App Store RejectionGuideline Google Play — Deceptive BehaviorDeceptive Behavior Policy

Google flagged your app as deceptive. Here's what that actually means.

Deceptive behavior covers a wide range: fake UI elements, impersonation, misleading functionality claims, and dark patterns. Google Play takes this seriously and rejections under this policy can escalate to account-level action if not handled properly. Here's how to address it.

What Apple said

Your app has been found to violate the Deceptive Behavior policy. Your app contains elements that deceive users, including interface elements designed to mislead users into unintended actions or misrepresentation of the app's core functionality.

What this actually means

Google's deceptive behavior policy catches apps that trick users — fake close buttons that open ads, subscription flows designed to confuse, functionality that's completely different from what the listing promises, or UI that mimics system dialogs.

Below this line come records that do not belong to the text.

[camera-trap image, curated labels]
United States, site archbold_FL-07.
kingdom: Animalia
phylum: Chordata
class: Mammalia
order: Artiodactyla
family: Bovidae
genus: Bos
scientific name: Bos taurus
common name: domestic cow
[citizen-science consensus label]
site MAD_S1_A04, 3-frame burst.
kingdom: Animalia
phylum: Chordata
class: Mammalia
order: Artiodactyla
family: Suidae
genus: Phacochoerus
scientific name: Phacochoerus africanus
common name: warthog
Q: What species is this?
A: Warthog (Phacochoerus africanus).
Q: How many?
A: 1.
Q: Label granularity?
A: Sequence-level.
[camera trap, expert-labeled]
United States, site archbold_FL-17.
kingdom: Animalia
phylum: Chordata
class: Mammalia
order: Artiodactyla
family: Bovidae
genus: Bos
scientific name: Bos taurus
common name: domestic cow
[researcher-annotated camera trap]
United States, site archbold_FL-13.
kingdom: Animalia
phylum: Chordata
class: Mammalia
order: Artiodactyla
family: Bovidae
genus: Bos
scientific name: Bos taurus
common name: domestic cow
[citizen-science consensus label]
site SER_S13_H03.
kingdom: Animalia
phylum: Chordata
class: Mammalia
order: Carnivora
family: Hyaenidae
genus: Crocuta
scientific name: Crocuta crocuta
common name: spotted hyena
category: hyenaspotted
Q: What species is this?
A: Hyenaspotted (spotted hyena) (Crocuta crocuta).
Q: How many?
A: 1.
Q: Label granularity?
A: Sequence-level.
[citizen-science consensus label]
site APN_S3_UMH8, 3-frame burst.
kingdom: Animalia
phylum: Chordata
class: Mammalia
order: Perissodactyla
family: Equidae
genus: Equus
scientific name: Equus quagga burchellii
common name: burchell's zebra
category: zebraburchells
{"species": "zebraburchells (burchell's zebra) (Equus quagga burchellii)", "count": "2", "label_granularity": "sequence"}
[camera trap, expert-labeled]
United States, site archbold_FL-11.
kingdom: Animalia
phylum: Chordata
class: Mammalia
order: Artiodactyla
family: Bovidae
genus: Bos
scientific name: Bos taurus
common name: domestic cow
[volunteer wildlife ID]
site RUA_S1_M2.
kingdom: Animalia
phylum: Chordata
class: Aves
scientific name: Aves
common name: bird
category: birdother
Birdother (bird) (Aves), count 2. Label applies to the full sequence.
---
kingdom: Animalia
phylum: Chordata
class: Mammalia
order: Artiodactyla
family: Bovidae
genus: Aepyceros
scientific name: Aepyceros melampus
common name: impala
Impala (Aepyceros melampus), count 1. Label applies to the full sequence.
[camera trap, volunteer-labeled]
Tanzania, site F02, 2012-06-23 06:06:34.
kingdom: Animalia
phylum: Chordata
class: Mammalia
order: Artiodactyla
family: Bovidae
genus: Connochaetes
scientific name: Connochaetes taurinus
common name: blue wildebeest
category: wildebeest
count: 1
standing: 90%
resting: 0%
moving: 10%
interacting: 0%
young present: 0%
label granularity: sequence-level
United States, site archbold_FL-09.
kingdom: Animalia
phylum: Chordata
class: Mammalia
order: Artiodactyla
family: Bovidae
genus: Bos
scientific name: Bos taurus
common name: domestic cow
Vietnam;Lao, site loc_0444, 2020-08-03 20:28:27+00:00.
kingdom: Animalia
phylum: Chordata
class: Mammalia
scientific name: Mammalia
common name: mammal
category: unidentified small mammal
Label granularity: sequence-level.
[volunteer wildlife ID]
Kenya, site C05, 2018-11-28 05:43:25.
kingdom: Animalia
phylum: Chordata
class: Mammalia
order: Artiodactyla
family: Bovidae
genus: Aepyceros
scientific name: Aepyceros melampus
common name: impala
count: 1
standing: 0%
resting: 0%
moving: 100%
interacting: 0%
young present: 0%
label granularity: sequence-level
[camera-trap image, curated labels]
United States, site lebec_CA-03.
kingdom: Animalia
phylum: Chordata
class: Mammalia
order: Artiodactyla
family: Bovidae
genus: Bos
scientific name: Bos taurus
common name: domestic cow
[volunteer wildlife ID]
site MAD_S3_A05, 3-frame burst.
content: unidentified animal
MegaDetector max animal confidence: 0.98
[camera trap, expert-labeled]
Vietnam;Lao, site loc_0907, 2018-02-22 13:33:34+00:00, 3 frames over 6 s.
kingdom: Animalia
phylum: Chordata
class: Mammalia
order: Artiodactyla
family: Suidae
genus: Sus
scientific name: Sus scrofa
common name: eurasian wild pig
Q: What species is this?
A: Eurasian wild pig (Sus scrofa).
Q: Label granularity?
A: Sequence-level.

Even if it was unintentional, these patterns will get you rejected.

What Apple needs to see

  • Every interactive element in the app works as a user would reasonably expect it to
  • No fake system dialogs, fake notifications, or simulated OS-level UI that misleads users
  • Subscription and purchase flows that are transparent about price, terms, and renewal
  • App functionality that matches what your store listing and screenshots describe
  1. 1Walk through your app as a first-time user and identify any moment where a user might be confused about what a button or UI element does
  2. 2Remove any ad units that use close buttons positioned to redirect clicks, overlapping fake system UI, or auto-expanding interstitials
  3. 3Audit your subscription flow — the price, billing period, and cancellation method must be clearly visible before the user confirms purchase
  4. 4Update your terms of service to clearly explain any subscription terms, auto-renewal, and cancellation policy — BaseTerms generates terms that include compliant subscription disclosure language
  5. 5Compare your app's actual functionality to your store listing screenshots and description and remove or update anything that overstates what the app does

While you're at it — Apple also requires these pages for every app.

Fix this rejection, then make sure you're covered on the compliance side too. Apple requires every app to link to a hosted Privacy Policy, Terms of Service, Support page, and Data Deletion page. No link means another rejection — just for a different reason.

Privacy Policy
Terms of Service
Support Page
Data Deletion Page
Generate my compliance pages — FREE

Common questions

Can I appeal a Deceptive Behavior rejection?
Yes, but the bar is high. Appeals work best when the reviewer misunderstood a legitimate UI pattern. If there are genuinely deceptive elements, fix them first, then appeal with a clear explanation of what you changed and why the remaining app is honest and transparent.
My dark pattern was in a third-party ad SDK — am I still responsible?
Yes. Google holds you responsible for the behavior of every SDK in your app. Review your ad network's creative policies and ensure you're using their ads in compliant placements. Some ad networks have specific SDK configuration options to disable deceptive ad formats.
What's the difference between a firm CTA and a dark pattern?
A firm call to action is clear about what it does. A dark pattern is designed to obscure the real outcome. A button that says 'Start Free Trial' leading to a subscription is fine if the terms are displayed. A button that says 'Continue' that quietly starts a subscription without visible terms is a dark pattern.